___ Given passage ___
Whether a show takes you into a kitschy horror universe or on a journey through the most controversial and tragic parts of American history, hair and makeup teams must fashion the masks actors use to take us on the journey. This year that often meant delving deep into realistic looks or striking an exaggerated pose.
“Roots,” shown on History, HBO’s “All the Way,” Cinemax’s “The Knick” and PBS’ “Mercy Street” each take us to a real place that has been documented. The inspiration started there.
“We shaved [Bryan Cranston’s] hair every day because he has a great head of hair but (President) Lyndon Johnson’s hair was thinning and he had a bald spot, and that’s a big part of the look of LBJ,” says Anne Morgan, hair department head for “All the Way.”
Men’s hair was also a consideration on “Mercy Street” and “The Knick.” The era of both shows demanded certain looks; facial hair in particular held a lot of meaning.
“You’re better off if an actor can grow his own beard because of HD, which can show lots of flaws,” says Ashley Fetterman, makeup head for “Mercy Street.”
___
Please carry on the article about hair and makeup work on television shows, starting right after its final sentence.
___ Supplied material ___
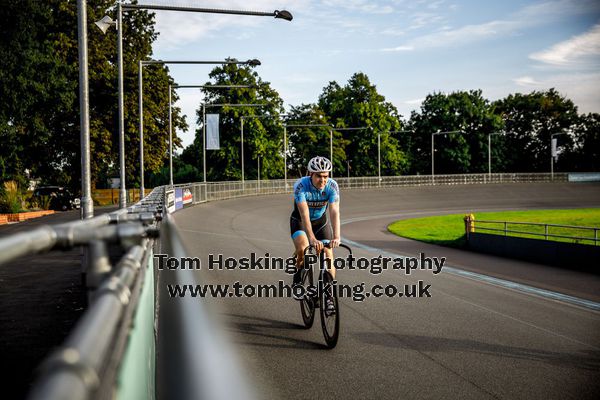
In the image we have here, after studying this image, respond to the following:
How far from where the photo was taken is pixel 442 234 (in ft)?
___
**Answer to the task**
With Bravo’s “Odd Mom Out,” Fox’s “Last Man on Earth,” USA’s “Mr. Robot,” Starz’s “Ash vs. Evil Dead” and FX’s “American Horror Story: Hotel,” different worlds use elements of realism but exaggerate or intensify their looks. The latter two pull furthest away from what you might see on the street.
“We were having a bit of fun with it because it’s based on horror films from the 1980s,” says Jane O’Kane, makeup designer on “Ash.” “We pushed it with blood because that was expected.”
Other makeup artists reached for new versions of familiar, if unreal, characters. “With Lady Gaga, we wanted a version of old Hollywood glamour but a new take on a vampire,” says Eryn Krueger Mekash, makeup department head for “Hotel.” “Her eyebrows were bleached out and that make her look otherworldly.”
Pictured above: Bryan Cranston as LBJ in “All the Way”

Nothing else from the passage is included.